複素波形の意味

e^{j \omega n}e^{j \omega t}といった複素波形が,線形システムにおいてどのような意味を持つか少し書いておく.

デジタルの場合

線形システム{\cal T}の入出力f[n],g[n]とインパルス応答h[n]は,次のような離散畳み込みの式で表される.
\;\;\;\;g[n]={\cal T}\{ f[n] \} = \sum_{k=-\infty}^{\infty} h[k] f[n-k]
今,入力信号としてf[n]=e^{j \omega n}というサンプリングされた複素波形を考えると,その出力は上式より,
\;\;\;\;g[n]=\sum_{k=-\infty}^{\infty} h[k] e^{j \omega (n-k)}
となる.この式を変形していくと,
\;\;\;\;\begin{array}{rcl} g[n] &=& \sum_{k=-\infty}^{\infty} h[k] e^{j \omega (n-k)} \\ &=& e^{j \omega n} \sum_{k=-\infty}^{\infty} h[k] e^{-j \omega k} \end{array}
を得る.ここでe^{j \omega n}は入力信号f[n]に他ならず,\sumの部分はインパルス応答h[n]フーリエ変換そのものとなっている.

以上をまとめると,
\;\;\;\;{\cal T}\{ e^{j \omega n} \}=H(e^{j\omega}) e^{j \omega n}
という関係が得られる.

アナログの場合

線形システム{\cal L}の入出力f(t),g(t)とインパルス応答h(t)は,次のような畳み込み積分の式で表される.
\;\;\;\;g(t)={\cal L}\{ f(t) \} = \int_{-\infty}^{\infty} h(\tau) f(t-\tau) {\rm d}\tau
今,入力信号としてf(t)=e^{j \omega t}という複素波形を考えると,その出力は上式より,
\;\;\;\;g(t)=\int_{-\infty}^{\infty} h(\tau) e^{j \omega (t-\tau)} {\rm d}\tau
となる.この式を変形していくと,
\;\;\;\;\begin{array}{rcl} g(t) &=& \int_{-\infty}^{\infty} h(\tau) e^{j \omega (t-\tau)} {\rm d}\tau \\ &=& e^{j \omega t} \int_{-\infty}^{\infty} h(\tau) e^{-j \omega \tau} {\rm d}\tau \end{array}
を得る.ここでe^{j \omega t}は入力信号f(t)に他ならず,積分はインパルス応答h(t)フーリエ変換そのものとなっている.

以上をまとめると,
\;\;\;\;{\cal L}\{ e^{j \omega t} \}=H(\omega) e^{j \omega t}
という関係が得られる.

複素波形の意味

デジタルでもアナログでも,複素波形を線形システムに入力すると出力にも必ず同じ複素波形が出てくる.そして,その係数がシステムの伝達関数になっているのである.このような特徴は不動点定理によるものらしく(詳しくは知らない),フーリエ変換という線形写像における不動点が複素波形であるということなのだそうだ.

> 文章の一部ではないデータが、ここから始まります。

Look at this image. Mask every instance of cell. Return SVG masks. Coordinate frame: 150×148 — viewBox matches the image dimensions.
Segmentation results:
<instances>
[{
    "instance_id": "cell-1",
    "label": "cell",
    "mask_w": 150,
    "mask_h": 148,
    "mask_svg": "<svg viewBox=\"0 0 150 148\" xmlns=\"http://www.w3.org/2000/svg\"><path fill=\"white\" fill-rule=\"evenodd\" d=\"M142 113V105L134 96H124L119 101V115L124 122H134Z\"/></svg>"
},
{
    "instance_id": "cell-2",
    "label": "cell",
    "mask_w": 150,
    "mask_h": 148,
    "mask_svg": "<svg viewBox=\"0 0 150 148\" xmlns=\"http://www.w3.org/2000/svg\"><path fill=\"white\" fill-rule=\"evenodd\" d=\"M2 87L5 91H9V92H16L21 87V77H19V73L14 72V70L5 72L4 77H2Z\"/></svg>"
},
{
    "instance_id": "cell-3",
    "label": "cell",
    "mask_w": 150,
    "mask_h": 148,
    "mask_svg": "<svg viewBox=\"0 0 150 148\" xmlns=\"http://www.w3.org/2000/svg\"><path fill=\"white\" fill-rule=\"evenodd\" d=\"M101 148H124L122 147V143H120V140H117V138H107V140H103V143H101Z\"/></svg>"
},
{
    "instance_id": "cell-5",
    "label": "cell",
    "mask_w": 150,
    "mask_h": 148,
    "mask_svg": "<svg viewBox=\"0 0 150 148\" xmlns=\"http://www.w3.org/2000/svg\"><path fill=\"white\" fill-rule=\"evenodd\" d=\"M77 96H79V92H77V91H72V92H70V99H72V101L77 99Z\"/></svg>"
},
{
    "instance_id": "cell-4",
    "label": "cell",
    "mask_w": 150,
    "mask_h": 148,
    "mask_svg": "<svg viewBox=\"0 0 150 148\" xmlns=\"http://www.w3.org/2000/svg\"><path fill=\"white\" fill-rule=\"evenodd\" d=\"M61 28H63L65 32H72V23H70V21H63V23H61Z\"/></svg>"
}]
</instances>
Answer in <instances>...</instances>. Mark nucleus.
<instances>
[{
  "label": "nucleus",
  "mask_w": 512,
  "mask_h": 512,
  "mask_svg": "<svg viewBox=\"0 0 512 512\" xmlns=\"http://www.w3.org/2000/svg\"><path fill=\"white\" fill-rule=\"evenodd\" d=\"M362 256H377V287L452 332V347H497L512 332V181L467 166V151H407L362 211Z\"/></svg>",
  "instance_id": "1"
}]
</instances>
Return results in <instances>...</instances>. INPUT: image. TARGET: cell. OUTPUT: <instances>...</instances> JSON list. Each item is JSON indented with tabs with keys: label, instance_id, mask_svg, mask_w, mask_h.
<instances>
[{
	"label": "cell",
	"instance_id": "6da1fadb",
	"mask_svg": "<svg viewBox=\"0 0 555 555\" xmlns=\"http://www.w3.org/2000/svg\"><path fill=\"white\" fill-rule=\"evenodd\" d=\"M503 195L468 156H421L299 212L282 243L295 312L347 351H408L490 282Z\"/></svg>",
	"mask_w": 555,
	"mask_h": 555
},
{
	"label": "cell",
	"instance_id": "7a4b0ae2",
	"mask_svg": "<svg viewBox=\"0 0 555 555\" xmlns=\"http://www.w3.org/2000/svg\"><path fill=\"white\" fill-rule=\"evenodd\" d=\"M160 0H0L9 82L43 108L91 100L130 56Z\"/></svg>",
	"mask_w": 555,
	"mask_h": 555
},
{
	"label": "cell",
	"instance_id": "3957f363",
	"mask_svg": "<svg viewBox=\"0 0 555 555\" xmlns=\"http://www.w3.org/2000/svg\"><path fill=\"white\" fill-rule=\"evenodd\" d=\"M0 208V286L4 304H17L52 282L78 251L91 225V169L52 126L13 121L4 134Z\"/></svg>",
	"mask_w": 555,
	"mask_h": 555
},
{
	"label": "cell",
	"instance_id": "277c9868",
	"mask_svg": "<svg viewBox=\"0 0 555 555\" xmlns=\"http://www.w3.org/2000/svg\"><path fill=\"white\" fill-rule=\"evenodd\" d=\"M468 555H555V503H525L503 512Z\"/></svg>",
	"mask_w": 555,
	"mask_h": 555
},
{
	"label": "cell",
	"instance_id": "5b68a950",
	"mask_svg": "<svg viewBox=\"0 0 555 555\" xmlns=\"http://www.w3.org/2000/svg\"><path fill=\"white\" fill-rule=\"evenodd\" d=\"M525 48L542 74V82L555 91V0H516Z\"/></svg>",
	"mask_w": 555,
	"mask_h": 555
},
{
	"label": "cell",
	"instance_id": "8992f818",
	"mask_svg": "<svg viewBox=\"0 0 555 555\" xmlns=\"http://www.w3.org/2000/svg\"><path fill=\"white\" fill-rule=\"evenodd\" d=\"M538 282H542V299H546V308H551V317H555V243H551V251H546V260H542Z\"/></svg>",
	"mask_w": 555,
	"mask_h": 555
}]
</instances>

数学的な議論はさておき,非常に重要な性質であることは間違いない.特にアナログの式において,オイラーの公式
\;\;\;\;\cos(\omega t) = \frac{1}{2} \left( e^{j \omega t} + e^{-j \omega t} \right)
を用いれば,システムの線形性より
\;\;\;\;{\cal L}\{ \cos(\omega t)\} = \frac{1}{2} H(\omega) e^{j \omega t} + \frac{1}{2} H(-\omega) e^{-j \omega t}
となる.このシステムが因果的であれば,伝達関数にはH(-\omega)=\overline{H(\omega)}という関係が成り立ち,上式は次のように書き換えられる.
\;\;\;\;{\cal L}\{ \cos(\omega t)\} = \Re\{H(\omega) e^{j \omega t}\}


この式はj \omega解析で用いられる基本的な式である.簡単に言うと,回路の定常応答を調べるには,機械的に回路の伝達関数(複素インピーダンス)を求めて上式に代入するだけでよいということを意味している.この手法のおかげで,インパルス応答や微分方程式を全く意識することなく(定常)応答が求められるのだから,電気・電子系の学生はもっと有り難がらねばならないと思う.